DOCX

Using Using Kinesis Connector to Elasticsearch on streaming data search and interaction

By Marion Myers,2015-10-18 08:07
33 views 0
Using Using Kinesis Connector to Elasticsearch on streaming data search and interaction

    Using Kinesis Connector to Elasticsearch on streaming

    data search and interaction

    Recently, amazon's official blog Posting blog introduced how to use Kinesis Connector to Elasticsearch flow data search and interaction, which is used for help developers to easily develop a downloaded from Kinesis real-time and reliable data to the application of Elasticsearch cluster mass flow.

    According to the official, Elasticsearch is an open source search and analysis of the engine, can real-time indexing structured and unstructured data.K ibana is Elasticsearch data visualization engine, mainly is to help the technical operations staff and business analysts to set the interaction of the panel.Elasticsearch cluster data can also be through a RESTful API or app SDKs and programming for a visit.You can according to the instance of CloudFormation templates to create an Amazon Elastic Compute Cloud (EC2) on Elasticsearch, its byAuto ScalingAuthorized management.

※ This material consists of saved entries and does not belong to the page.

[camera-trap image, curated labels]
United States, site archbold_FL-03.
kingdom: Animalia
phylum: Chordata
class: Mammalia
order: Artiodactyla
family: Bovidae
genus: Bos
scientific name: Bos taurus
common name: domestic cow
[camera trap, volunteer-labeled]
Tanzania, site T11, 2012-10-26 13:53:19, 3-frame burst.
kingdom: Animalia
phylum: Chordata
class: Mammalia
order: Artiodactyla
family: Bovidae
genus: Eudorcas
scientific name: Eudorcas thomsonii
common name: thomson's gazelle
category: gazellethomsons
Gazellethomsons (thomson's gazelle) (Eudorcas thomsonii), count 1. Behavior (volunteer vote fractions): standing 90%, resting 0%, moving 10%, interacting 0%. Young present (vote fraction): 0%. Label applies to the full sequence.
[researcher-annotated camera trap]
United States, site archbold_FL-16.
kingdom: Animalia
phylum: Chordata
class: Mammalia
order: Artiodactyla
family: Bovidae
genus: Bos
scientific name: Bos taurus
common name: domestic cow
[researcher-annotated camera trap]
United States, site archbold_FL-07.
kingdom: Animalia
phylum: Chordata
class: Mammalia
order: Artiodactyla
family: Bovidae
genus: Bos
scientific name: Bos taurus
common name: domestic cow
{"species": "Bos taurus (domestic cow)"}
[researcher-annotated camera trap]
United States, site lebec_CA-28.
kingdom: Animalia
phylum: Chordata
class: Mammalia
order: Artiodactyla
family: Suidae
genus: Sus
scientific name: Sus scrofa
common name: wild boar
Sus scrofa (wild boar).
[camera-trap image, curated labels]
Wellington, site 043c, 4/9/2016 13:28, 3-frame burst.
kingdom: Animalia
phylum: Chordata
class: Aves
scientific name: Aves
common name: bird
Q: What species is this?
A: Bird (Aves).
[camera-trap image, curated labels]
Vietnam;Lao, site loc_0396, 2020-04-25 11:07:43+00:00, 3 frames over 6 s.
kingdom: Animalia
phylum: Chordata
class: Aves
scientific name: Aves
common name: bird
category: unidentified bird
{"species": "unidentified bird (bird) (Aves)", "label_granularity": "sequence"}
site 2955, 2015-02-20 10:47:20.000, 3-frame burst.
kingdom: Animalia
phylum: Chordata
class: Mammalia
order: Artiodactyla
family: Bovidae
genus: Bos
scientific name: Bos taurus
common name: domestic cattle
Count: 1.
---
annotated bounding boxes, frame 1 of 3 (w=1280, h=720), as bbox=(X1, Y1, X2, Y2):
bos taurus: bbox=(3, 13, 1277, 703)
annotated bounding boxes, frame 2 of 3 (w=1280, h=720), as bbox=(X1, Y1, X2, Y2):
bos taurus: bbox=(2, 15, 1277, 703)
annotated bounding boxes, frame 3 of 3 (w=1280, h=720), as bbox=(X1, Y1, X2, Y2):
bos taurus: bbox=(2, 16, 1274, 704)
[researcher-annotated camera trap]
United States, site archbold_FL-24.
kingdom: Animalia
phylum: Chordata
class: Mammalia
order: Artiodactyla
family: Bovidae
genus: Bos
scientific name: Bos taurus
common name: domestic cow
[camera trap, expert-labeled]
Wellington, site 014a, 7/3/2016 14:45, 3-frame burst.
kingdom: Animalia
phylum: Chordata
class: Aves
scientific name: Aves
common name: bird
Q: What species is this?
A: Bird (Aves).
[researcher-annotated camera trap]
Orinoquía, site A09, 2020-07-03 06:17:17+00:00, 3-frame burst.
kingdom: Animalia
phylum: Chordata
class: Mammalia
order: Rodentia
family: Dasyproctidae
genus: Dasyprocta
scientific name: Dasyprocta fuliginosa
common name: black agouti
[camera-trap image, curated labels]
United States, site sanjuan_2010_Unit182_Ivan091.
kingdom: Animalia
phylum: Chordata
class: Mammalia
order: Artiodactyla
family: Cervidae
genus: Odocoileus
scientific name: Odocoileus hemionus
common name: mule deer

    Kinesis, Elasticsearch and Kibana

    The block diagram below shows the combination relationship between them:

    Using the new Kinesis Connector to Elasticsearch to create an application, you can use the Kinesis processing data, Elasticsearch cluster can also can be the index data, at the same time can also be transformed before to Elastricsearch, filtering and buffer record, also can adjust the Elasticsearch index of special operations to add such as survival time, the version

    number, model, and based on each record ID field.The figure below shows the record of the process:

    Note: you can carry out the whole Connector by Elasticsearch cluster using River pipeline.

    The first step

    Your code to achieve the following functions:

    1. Set specific configuration of the program

    2. Use the Transformer, Filter, Buffer and create and configure a

    KinesisConnectorPipeline Emitter

    3. Create a continuous operation of the pipeline KinesisConnectorExecutor

    Above all components have a default Settings, you can use custom logic to replace him.

    Configure the Connector properties

    One instance. The properties and a configuration file, there are a lot of Settings, most of them can use the default Settings.Such as the following Settings:

    1. Configure the Connector after collecting the lowest 1000 records to

    Elasticsearch bulk loading data;

    2. Using local endpoint Elasticsearch cluster testing.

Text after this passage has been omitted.